QUOTED TEXT ->
%%

ADSM-L

Re: TAPE_SIM_MIM_RECORD errors on AIX

2001-02-20 19:50:23
Subject: Re: TAPE_SIM_MIM_RECORD errors on AIX
From: David Bronder <david-bronder AT UIOWA DOT EDU>
Date: Tue, 20 Feb 2001 18:50:47 -0600
Brian Murphy wrote:
>
> I corrected the AAAx output by using the errupdate and errinstall parts of
> the Atape installation procedure.
>
> I am wondering though if these errors are normal, does that mean that they
> are nothing to worry about and that I should alter the error template to
> turn logging of these errors off.
>
> Does anyone know if there is ever cause to pay attention to these errors?
>
> Should I perhaps also do this for the TAPE_DRIVE_CLEANING errors logged as
> the tape library is dealing with this itself?

The cleaning errors are normal.  Generally you'll see two SIM_MIM_RECORD_3590
messages and the TAPE_DRIVE_CLEANING message logged to errpt.  The cleaning
messages (as long as they're not too frequent) are just informative.

The SIM/MIM messages can be lots of things.  To tell for sure, you need to
decode the sense data in the log entry.  If you have a hardware reference
for your tape drive, you can manually do that.  The two that accompany a
drive cleaning correspond to the "needs cleaning" notice and the "just been
cleaned" notice.

Other SIM/MIM messages can indicate more serious problems, so you should
investigate any that don't fit the SIM_MIM + CLEANING + SIM_MIM pattern.

You (or others) may find the script included below useful for investigating
SIM/MIM errors.  I wrote it after getting tired of decoding them by hand
for our 3590 drives.  It ignores the cleaning messages by default.  If
you're using other IBM drive models, you'll have to modify it accordingly.
It's not perfect or complete, but it works as long as you don't try to do
too many funky things with errpt options. :) (Requires Perl, probably v5.)

=Dave

--
Hello World.                                    David Bronder - Systems Admin
Hello World.                                    David Bronder - Systems Admin
Segmentation Fault                                     ITS-SPA, Univ. of Iowa
Core dumped, disk trashed, quota filled, soda warm.   david-bronder AT uiowa 
DOT edu

=====
#!/usr/local/bin/perl

#
# simmim - Parse errpt SIM/MIM records for cleaning and other messages.
#
# Usage:  simmim [-all] [errpt arguments]
#   where [-all] shows all output (including cleaning messages)

%%

PROBLEMS ->
1 - In the mailing-list reply's signature, list each item in the comma-separated sentence that begins "Core dumped".
2 - Reproduce the passage of the mailing-list reply from "2001-02-20 19:50:23" to "these errors off.".
3 - Translate this sentence from the mailing-list reply into Spanish: "It ignores the cleaning messages by default."
The data placed after this reply come from an unrelated source.

SUPPLIED INFORMATION ->
%%

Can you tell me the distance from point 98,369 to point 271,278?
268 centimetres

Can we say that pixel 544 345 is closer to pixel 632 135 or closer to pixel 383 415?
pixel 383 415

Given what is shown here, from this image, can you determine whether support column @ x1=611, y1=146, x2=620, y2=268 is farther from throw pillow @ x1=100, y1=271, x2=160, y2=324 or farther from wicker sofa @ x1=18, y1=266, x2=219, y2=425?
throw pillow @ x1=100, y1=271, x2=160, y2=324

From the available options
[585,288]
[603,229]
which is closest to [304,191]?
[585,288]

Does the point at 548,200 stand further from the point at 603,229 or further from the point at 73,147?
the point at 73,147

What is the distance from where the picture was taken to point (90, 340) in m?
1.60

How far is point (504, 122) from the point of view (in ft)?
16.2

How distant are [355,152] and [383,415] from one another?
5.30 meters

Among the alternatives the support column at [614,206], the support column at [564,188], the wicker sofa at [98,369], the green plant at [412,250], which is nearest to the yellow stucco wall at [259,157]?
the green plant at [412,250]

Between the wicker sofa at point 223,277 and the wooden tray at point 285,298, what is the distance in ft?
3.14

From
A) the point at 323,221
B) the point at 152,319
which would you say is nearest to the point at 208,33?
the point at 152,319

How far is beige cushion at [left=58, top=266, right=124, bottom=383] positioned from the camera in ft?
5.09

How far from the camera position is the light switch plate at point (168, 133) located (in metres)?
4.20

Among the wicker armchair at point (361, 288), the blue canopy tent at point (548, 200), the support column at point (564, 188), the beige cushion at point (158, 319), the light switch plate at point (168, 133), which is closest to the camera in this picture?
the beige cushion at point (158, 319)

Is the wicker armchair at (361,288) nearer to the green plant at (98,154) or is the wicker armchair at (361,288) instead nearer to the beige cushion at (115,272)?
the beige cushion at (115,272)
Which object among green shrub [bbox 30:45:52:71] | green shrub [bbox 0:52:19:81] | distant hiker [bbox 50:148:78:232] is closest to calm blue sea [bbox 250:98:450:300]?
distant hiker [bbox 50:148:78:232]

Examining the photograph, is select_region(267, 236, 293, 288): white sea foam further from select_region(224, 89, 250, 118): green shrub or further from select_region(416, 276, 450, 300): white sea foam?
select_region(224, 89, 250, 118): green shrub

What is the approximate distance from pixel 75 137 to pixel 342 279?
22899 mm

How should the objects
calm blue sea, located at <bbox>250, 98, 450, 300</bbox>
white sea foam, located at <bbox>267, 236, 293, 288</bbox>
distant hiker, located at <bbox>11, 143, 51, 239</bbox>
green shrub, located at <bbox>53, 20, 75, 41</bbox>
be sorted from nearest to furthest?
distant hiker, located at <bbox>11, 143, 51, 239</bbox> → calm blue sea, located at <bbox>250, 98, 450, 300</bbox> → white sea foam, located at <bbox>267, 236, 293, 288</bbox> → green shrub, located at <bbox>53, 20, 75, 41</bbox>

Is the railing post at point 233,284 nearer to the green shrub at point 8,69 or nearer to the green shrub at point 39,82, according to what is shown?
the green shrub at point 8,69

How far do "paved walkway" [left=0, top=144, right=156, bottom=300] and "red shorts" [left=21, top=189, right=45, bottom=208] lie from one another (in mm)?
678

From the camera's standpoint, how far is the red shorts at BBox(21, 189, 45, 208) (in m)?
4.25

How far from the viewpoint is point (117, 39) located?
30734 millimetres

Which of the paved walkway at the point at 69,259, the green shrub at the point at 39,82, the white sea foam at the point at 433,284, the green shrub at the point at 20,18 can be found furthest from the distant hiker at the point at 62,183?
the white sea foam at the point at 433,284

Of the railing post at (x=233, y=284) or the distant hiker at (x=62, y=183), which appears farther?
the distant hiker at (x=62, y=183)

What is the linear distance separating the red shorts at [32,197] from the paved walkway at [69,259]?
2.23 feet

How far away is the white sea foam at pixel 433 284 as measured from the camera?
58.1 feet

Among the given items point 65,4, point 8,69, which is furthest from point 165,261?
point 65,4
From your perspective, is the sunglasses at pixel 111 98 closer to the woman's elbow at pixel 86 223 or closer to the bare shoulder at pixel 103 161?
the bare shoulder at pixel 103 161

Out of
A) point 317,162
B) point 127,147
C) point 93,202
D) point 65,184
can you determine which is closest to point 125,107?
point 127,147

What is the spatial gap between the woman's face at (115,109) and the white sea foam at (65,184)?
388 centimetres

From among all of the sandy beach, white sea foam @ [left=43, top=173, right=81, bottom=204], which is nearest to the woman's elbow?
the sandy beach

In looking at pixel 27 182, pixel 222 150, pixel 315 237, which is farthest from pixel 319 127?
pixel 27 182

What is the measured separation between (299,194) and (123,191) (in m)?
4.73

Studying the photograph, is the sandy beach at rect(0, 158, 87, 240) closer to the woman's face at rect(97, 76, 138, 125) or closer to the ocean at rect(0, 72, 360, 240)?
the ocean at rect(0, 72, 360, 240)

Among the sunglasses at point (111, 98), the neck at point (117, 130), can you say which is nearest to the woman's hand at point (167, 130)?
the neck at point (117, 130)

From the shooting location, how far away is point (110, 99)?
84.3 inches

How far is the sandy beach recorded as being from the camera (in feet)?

%%

RESPONSE LIST ->
1 - Core dumped; disk trashed; quota filled; soda warm

2 -
2001-02-20 19:50:23
Subject: Re: TAPE_SIM_MIM_RECORD errors on AIX
From: David Bronder <david-bronder AT UIOWA DOT EDU>
Date: Tue, 20 Feb 2001 18:50:47 -0600
Brian Murphy wrote:
>
> I corrected the AAAx output by using the errupdate and errinstall parts of
> the Atape installation procedure.
>
> I am wondering though if these errors are normal, does that mean that they
> are nothing to worry about and that I should alter the error template to
> turn logging of these errors off.

3 - Ignora los mensajes de limpieza de forma predeterminada.